● **TASK ITEM**:
Which lines of the data below contain "frames"? Please show them all.

Dataset entries
********
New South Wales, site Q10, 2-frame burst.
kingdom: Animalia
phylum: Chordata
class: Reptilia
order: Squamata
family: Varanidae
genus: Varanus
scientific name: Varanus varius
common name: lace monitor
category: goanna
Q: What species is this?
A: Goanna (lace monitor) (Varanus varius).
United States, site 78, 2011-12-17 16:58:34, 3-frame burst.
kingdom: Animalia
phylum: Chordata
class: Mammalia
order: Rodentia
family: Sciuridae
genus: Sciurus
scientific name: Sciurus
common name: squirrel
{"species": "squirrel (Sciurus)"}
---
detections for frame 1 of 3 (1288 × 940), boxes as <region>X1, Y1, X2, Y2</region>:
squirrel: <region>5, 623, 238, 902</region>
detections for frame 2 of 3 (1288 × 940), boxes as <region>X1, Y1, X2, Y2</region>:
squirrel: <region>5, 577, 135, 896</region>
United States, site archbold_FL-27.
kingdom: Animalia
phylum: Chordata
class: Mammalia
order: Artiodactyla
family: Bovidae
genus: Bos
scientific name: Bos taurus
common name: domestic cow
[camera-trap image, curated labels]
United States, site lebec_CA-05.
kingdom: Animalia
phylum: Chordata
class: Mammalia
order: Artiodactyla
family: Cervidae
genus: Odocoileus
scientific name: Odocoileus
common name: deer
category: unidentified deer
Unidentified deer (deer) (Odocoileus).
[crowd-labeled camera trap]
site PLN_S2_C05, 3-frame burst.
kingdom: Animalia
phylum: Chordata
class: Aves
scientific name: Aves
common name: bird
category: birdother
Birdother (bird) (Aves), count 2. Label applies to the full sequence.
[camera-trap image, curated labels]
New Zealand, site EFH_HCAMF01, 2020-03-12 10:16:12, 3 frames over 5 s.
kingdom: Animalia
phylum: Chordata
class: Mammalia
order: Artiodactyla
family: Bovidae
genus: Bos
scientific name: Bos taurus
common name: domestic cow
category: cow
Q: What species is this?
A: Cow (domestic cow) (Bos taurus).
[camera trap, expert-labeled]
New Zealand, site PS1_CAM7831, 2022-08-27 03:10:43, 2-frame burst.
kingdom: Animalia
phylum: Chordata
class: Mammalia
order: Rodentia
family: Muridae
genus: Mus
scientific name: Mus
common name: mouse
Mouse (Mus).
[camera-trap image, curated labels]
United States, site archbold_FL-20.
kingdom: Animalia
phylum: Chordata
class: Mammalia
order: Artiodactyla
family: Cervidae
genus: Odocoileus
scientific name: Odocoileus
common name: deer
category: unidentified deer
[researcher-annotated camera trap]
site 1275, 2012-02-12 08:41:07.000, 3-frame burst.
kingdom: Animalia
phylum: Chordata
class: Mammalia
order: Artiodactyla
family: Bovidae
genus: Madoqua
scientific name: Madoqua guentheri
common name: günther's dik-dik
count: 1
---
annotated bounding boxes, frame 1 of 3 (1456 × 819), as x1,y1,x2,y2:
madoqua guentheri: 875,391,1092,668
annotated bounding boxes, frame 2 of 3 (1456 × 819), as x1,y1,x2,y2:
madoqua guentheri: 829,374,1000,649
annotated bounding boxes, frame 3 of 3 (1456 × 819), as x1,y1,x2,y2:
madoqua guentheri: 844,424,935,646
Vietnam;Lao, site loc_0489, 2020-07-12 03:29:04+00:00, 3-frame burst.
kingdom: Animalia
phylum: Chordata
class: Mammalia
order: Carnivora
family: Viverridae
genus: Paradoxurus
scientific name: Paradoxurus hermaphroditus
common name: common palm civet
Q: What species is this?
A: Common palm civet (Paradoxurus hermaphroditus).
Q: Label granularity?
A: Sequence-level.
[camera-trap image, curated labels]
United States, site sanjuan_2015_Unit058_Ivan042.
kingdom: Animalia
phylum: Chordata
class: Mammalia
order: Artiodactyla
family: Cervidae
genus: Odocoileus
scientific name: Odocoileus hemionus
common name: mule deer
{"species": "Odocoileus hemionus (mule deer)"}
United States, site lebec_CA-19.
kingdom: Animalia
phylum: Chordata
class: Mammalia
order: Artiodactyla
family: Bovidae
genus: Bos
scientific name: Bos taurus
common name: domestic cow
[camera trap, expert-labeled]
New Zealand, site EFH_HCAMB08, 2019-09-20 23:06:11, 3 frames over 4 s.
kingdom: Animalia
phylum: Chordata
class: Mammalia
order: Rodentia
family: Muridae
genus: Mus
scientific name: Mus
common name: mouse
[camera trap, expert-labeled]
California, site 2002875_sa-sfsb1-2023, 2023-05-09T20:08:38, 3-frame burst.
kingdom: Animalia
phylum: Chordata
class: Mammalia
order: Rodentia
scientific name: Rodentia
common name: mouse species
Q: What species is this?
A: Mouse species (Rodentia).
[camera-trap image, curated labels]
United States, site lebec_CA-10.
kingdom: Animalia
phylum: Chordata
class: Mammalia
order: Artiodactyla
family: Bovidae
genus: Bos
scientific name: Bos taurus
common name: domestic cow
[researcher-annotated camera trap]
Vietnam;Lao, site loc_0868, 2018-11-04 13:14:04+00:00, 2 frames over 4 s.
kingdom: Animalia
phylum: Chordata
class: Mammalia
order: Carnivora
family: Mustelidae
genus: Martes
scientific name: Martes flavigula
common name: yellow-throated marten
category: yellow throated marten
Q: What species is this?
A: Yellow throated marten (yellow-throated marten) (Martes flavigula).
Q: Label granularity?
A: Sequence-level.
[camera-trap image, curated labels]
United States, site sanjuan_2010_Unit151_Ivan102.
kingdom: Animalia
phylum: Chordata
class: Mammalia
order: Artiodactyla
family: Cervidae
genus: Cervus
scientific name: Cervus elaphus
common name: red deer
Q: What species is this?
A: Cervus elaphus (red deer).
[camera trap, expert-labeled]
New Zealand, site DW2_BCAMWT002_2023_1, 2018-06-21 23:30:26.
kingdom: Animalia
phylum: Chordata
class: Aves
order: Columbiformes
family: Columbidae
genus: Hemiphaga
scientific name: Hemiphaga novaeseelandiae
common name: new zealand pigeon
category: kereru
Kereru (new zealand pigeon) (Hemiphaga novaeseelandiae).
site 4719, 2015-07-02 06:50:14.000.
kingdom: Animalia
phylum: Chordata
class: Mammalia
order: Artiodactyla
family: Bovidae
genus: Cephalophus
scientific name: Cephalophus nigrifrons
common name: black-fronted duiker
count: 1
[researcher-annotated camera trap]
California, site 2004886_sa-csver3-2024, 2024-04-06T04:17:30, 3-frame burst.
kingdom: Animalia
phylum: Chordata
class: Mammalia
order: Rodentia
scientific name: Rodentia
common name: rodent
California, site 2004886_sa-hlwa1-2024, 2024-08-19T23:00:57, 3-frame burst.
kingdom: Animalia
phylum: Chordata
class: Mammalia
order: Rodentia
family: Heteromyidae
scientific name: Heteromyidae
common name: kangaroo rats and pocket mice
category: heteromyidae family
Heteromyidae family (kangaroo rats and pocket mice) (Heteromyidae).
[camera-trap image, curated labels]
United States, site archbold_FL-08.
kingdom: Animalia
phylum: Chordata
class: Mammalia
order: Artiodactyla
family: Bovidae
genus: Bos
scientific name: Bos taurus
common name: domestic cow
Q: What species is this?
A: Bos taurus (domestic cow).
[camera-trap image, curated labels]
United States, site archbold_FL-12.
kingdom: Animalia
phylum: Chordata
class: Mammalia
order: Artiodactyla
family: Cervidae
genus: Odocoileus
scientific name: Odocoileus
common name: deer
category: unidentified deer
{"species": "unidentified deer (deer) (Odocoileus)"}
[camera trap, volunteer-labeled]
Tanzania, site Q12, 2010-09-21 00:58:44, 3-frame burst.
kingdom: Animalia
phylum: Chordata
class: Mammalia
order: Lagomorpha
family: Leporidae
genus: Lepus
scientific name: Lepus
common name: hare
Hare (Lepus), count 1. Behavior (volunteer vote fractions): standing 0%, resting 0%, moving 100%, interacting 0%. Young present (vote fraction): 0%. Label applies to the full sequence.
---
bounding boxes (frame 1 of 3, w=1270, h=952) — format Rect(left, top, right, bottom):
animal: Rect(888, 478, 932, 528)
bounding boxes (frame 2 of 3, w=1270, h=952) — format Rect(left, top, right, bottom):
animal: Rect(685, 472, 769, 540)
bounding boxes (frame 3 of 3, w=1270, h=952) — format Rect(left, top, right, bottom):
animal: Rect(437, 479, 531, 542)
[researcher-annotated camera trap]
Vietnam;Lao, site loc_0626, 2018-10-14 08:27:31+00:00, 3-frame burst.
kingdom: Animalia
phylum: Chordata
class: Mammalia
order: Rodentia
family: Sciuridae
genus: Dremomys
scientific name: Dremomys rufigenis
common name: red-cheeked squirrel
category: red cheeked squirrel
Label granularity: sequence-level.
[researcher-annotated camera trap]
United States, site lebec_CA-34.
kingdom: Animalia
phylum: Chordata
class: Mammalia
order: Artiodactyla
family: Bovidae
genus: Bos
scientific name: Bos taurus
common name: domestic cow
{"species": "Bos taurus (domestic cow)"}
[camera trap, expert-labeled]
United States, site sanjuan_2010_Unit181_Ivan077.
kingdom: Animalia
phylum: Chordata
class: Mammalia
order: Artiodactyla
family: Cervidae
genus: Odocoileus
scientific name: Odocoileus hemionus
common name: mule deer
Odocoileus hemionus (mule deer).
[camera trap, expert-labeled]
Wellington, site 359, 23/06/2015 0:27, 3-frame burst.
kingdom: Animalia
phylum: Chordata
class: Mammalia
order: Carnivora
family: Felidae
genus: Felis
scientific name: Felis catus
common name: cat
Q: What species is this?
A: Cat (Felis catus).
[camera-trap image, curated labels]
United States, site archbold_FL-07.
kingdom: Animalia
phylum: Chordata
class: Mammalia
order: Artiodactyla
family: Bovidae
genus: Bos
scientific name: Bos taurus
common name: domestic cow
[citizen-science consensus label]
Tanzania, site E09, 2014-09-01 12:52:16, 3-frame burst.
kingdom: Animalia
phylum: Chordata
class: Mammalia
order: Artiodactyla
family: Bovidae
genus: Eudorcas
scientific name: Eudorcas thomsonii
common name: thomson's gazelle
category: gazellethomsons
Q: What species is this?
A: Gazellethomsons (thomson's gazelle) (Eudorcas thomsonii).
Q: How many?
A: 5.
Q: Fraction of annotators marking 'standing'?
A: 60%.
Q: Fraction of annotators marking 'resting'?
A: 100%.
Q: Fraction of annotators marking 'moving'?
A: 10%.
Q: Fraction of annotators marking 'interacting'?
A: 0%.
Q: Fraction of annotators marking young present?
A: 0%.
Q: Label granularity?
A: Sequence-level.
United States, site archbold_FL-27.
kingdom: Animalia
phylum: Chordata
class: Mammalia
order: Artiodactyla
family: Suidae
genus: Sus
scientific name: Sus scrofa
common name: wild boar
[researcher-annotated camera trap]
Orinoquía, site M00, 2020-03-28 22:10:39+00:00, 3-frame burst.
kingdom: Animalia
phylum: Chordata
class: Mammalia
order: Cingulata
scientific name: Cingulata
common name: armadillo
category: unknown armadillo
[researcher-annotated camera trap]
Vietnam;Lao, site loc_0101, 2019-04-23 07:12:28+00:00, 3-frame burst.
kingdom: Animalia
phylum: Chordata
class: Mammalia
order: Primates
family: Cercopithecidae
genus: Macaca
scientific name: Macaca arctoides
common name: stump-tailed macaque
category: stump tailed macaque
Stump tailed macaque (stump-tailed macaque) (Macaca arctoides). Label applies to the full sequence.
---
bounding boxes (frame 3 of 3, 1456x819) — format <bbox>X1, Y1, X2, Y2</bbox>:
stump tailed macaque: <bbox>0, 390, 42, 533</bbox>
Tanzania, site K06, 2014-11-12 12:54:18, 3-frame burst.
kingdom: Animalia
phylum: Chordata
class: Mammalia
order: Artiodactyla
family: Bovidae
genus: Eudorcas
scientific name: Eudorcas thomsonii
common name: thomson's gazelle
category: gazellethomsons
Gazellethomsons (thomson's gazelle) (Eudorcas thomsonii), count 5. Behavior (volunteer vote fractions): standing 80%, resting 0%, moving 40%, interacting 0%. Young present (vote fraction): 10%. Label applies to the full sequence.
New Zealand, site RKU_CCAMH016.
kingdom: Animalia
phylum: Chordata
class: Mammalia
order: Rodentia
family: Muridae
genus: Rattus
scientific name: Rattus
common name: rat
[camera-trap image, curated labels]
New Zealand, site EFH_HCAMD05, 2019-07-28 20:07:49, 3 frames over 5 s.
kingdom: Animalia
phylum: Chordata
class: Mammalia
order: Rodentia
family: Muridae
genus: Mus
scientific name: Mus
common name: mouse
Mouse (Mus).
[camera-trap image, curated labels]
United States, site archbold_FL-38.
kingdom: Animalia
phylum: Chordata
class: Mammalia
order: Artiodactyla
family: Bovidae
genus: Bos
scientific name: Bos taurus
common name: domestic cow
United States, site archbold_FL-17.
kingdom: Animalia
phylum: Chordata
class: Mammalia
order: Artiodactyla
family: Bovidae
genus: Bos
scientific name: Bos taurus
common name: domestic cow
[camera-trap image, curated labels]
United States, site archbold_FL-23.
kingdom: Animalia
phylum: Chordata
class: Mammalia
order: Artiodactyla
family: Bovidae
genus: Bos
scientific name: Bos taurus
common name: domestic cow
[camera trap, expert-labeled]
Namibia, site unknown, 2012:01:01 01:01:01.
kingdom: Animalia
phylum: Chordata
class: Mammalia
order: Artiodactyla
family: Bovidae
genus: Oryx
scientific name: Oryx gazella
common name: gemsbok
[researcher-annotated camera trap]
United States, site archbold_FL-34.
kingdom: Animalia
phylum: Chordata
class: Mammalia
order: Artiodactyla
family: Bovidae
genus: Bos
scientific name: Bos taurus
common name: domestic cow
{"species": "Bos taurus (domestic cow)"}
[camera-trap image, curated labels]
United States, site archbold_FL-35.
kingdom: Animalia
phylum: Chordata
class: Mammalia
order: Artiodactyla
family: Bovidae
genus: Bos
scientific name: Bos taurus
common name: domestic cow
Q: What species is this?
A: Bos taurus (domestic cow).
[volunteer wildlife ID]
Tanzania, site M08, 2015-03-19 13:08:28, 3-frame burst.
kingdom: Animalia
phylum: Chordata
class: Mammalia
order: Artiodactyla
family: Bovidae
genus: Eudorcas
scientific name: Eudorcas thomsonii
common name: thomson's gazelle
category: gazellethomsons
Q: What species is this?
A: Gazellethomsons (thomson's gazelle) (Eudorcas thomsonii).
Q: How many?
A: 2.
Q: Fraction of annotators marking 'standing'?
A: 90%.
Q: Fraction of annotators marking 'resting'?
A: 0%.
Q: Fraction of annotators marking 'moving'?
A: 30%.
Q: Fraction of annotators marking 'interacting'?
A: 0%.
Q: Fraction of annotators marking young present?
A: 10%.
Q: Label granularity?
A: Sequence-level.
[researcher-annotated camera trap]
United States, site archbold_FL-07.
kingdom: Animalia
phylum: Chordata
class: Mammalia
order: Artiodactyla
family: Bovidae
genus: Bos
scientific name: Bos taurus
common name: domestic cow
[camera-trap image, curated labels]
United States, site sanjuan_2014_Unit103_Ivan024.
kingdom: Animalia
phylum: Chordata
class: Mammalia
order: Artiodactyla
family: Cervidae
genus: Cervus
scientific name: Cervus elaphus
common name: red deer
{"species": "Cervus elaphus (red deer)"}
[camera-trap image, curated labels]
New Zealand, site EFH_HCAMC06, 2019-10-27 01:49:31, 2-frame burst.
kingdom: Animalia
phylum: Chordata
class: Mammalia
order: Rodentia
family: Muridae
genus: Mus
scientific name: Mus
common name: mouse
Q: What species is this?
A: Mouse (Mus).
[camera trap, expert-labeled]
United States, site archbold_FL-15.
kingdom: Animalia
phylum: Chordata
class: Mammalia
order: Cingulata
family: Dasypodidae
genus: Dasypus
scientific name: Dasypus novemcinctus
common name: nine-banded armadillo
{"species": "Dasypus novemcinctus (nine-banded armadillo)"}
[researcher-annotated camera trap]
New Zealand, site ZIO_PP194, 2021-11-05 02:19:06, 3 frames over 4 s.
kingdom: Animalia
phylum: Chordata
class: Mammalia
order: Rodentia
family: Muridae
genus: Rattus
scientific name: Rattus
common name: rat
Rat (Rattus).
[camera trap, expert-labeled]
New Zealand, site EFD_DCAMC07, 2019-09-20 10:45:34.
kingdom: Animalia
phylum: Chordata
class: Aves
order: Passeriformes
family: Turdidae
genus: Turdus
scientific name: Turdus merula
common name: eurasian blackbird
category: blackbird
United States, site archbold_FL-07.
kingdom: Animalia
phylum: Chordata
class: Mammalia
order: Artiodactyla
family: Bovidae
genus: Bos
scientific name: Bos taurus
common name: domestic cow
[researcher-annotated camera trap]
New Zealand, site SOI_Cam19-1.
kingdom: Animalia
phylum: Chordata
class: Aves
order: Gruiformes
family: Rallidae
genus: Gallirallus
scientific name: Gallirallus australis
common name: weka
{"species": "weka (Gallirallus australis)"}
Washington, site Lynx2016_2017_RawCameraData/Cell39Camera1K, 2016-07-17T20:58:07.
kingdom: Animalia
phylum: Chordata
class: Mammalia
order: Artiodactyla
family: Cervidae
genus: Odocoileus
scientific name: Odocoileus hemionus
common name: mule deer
********
● **RESPONSE AREA**:
New Zealand, site EFH_HCAMF01, 2020-03-12 10:16:12, 3 frames over 5 s.
New Zealand, site EFH_HCAMB08, 2019-09-20 23:06:11, 3 frames over 4 s.
Vietnam;Lao, site loc_0868, 2018-11-04 13:14:04+00:00, 2 frames over 4 s.
New Zealand, site EFH_HCAMD05, 2019-07-28 20:07:49, 3 frames over 5 s.
New Zealand, site ZIO_PP194, 2021-11-05 02:19:06, 3 frames over 4 s.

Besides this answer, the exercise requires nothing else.